▶ Task description
Entries follow. Set all of them down as they stand.

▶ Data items
++++
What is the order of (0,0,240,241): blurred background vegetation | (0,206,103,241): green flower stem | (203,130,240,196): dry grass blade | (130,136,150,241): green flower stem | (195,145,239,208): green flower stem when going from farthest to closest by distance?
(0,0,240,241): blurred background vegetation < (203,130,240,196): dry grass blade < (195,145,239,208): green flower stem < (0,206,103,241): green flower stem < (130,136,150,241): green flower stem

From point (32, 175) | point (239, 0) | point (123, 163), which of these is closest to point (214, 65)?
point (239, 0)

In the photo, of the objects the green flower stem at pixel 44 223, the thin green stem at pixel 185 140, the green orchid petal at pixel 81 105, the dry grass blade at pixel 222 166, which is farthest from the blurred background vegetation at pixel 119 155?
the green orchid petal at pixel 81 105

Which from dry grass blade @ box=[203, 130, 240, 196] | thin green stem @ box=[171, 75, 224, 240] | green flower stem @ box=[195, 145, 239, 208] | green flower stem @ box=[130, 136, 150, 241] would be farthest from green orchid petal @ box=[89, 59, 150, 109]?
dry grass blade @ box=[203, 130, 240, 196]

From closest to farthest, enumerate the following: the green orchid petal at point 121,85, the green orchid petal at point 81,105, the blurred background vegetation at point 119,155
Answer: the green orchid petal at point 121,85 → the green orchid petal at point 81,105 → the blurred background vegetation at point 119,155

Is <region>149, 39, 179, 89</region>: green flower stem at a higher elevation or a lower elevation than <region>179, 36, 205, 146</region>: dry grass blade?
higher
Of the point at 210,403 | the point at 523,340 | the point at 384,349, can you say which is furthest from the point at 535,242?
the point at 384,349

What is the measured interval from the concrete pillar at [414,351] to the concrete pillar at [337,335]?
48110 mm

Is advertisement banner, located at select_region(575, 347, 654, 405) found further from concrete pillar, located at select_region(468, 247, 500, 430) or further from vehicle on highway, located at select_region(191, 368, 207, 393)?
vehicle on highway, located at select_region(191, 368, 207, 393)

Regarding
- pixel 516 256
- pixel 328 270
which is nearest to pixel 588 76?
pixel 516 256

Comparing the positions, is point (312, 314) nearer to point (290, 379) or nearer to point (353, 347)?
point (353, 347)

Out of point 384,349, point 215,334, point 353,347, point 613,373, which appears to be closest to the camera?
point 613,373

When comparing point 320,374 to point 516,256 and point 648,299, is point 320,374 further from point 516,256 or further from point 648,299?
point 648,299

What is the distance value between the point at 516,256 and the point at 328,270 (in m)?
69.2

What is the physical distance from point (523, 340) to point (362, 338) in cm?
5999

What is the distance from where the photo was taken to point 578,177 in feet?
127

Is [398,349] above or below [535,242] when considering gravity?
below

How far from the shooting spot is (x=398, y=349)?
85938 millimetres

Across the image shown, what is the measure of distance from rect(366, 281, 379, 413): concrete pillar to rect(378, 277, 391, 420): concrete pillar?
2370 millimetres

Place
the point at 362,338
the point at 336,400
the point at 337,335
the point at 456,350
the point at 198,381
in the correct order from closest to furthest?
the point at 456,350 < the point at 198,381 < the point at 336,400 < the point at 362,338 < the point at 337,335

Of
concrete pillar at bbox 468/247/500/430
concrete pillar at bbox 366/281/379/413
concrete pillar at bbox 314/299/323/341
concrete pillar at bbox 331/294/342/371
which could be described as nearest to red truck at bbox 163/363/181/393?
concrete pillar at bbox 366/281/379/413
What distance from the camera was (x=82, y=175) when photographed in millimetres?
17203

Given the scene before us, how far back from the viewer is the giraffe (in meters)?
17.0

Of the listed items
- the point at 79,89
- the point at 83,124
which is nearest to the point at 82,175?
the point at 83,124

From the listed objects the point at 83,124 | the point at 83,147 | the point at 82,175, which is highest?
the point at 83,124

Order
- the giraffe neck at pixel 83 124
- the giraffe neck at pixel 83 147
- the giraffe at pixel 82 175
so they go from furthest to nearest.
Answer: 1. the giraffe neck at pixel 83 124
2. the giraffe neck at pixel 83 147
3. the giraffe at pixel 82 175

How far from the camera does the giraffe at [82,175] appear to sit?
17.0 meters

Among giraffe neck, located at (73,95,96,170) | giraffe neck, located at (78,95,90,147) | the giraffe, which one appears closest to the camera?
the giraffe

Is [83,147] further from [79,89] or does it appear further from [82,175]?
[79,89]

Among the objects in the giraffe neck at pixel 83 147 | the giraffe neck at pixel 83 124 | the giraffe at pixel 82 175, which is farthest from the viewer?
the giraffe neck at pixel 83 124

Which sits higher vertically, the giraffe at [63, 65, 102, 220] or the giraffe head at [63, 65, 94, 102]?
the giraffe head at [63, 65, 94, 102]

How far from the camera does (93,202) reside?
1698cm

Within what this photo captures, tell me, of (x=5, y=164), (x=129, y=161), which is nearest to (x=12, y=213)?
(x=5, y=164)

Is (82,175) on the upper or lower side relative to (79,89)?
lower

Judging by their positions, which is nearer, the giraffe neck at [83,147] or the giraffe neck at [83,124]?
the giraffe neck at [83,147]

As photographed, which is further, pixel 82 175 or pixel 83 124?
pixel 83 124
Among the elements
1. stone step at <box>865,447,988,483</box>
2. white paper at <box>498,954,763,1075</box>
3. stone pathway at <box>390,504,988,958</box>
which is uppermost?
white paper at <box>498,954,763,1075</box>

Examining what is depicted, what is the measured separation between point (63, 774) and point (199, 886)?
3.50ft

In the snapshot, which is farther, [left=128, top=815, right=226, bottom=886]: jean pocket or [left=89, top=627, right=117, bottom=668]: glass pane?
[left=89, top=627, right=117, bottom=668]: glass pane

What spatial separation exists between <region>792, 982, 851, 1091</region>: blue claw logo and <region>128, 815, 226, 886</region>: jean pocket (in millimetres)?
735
++++
▶ Correct response
What is the order of (0,0,240,241): blurred background vegetation | (0,206,103,241): green flower stem | (203,130,240,196): dry grass blade | (130,136,150,241): green flower stem | (195,145,239,208): green flower stem when going from farthest to closest by distance?
(0,0,240,241): blurred background vegetation < (203,130,240,196): dry grass blade < (195,145,239,208): green flower stem < (0,206,103,241): green flower stem < (130,136,150,241): green flower stem

From point (32, 175) | point (239, 0) | point (123, 163), which of these is closest to point (214, 65)?
point (239, 0)

In the photo, of the objects the green flower stem at pixel 44 223, the thin green stem at pixel 185 140, the green orchid petal at pixel 81 105, the dry grass blade at pixel 222 166, which is farthest from the blurred background vegetation at pixel 119 155?
the green orchid petal at pixel 81 105

Which from dry grass blade @ box=[203, 130, 240, 196] | thin green stem @ box=[171, 75, 224, 240] | green flower stem @ box=[195, 145, 239, 208] | green flower stem @ box=[130, 136, 150, 241] would be farthest from green orchid petal @ box=[89, 59, 150, 109]?
dry grass blade @ box=[203, 130, 240, 196]

From closest to farthest, enumerate the following: the green orchid petal at point 121,85, the green orchid petal at point 81,105, the blurred background vegetation at point 119,155
Answer: the green orchid petal at point 121,85 → the green orchid petal at point 81,105 → the blurred background vegetation at point 119,155

Is <region>149, 39, 179, 89</region>: green flower stem at a higher elevation or a lower elevation than <region>179, 36, 205, 146</region>: dry grass blade?
higher
Of the point at 210,403 | the point at 523,340 | the point at 384,349, can you say which is furthest from the point at 535,242?
the point at 384,349

What is the measured interval from the concrete pillar at [414,351] to the concrete pillar at [337,335]?
48110 mm

Is advertisement banner, located at select_region(575, 347, 654, 405) found further from concrete pillar, located at select_region(468, 247, 500, 430) or further from vehicle on highway, located at select_region(191, 368, 207, 393)?
vehicle on highway, located at select_region(191, 368, 207, 393)

Regarding
- pixel 516 256
- pixel 328 270
which is nearest to pixel 588 76?
pixel 516 256

Comparing the positions, is point (312, 314) nearer to point (290, 379) or nearer to point (353, 347)?
point (353, 347)

Out of point 384,349, point 215,334, point 353,347, point 613,373, which appears to be closest to the camera?
point 613,373

When comparing point 320,374 to point 516,256 and point 648,299, is point 320,374 further from point 516,256 or further from point 648,299?
point 648,299

What is the distance value between the point at 516,256 and the point at 328,270 (in m)?
69.2

What is the physical distance from point (523, 340) to point (362, 338) in cm?
5999

What is the distance from where the photo was taken to point 578,177 in feet?
127

Is [398,349] above or below [535,242] when considering gravity?
below

How far from the shooting spot is (x=398, y=349)?
85938 millimetres

Across the image shown, what is the measure of distance from rect(366, 281, 379, 413): concrete pillar to rect(378, 277, 391, 420): concrete pillar?
2370 millimetres

Place
the point at 362,338
the point at 336,400
the point at 337,335
the point at 456,350
the point at 198,381
in the correct order from closest to furthest?
the point at 456,350 < the point at 198,381 < the point at 336,400 < the point at 362,338 < the point at 337,335

Of
concrete pillar at bbox 468/247/500/430
concrete pillar at bbox 366/281/379/413
concrete pillar at bbox 314/299/323/341
concrete pillar at bbox 331/294/342/371
which could be described as nearest to red truck at bbox 163/363/181/393?
concrete pillar at bbox 366/281/379/413
What distance from the camera was (x=82, y=175) when photographed in millimetres?
17203

Given the scene before us, how far back from the viewer is the giraffe (in meters)?
17.0

Of the listed items
- the point at 79,89
- the point at 83,124
which is nearest to the point at 82,175?
the point at 83,124

From the listed objects the point at 83,124 | the point at 83,147 | the point at 82,175, which is highest?
the point at 83,124

Order
- the giraffe neck at pixel 83 124
- the giraffe neck at pixel 83 147
- the giraffe at pixel 82 175
so they go from furthest to nearest.
Answer: 1. the giraffe neck at pixel 83 124
2. the giraffe neck at pixel 83 147
3. the giraffe at pixel 82 175

How far from the camera does the giraffe at [82,175] appear to sit?
17.0 meters

Among giraffe neck, located at (73,95,96,170) | giraffe neck, located at (78,95,90,147) | the giraffe, which one appears closest to the camera?
the giraffe

Is [83,147] further from [79,89] or does it appear further from [82,175]?
[79,89]

Among the objects in the giraffe neck at pixel 83 147 | the giraffe neck at pixel 83 124 | the giraffe at pixel 82 175, which is farthest from the viewer?
the giraffe neck at pixel 83 124

Which sits higher vertically, the giraffe at [63, 65, 102, 220] or the giraffe head at [63, 65, 94, 102]?
the giraffe head at [63, 65, 94, 102]

How far from the camera does (93,202) reside?
1698cm

Within what this photo captures, tell me, of (x=5, y=164), (x=129, y=161), which is nearest to (x=12, y=213)?
(x=5, y=164)

Is (82,175) on the upper or lower side relative to (79,89)?
lower

Judging by their positions, which is nearer, the giraffe neck at [83,147] or the giraffe neck at [83,124]?
the giraffe neck at [83,147]

As photographed, which is further, pixel 82 175 or pixel 83 124?
pixel 83 124
Among the elements
1. stone step at <box>865,447,988,483</box>
2. white paper at <box>498,954,763,1075</box>
3. stone pathway at <box>390,504,988,958</box>
which is uppermost?
white paper at <box>498,954,763,1075</box>

Examining what is depicted, what is the measured separation between point (63, 774) and point (199, 886)?
3.50ft

In the snapshot, which is farther, [left=128, top=815, right=226, bottom=886]: jean pocket or [left=89, top=627, right=117, bottom=668]: glass pane?
[left=89, top=627, right=117, bottom=668]: glass pane

What spatial separation exists between <region>792, 982, 851, 1091</region>: blue claw logo and <region>128, 815, 226, 886</region>: jean pocket (in millimetres)?
735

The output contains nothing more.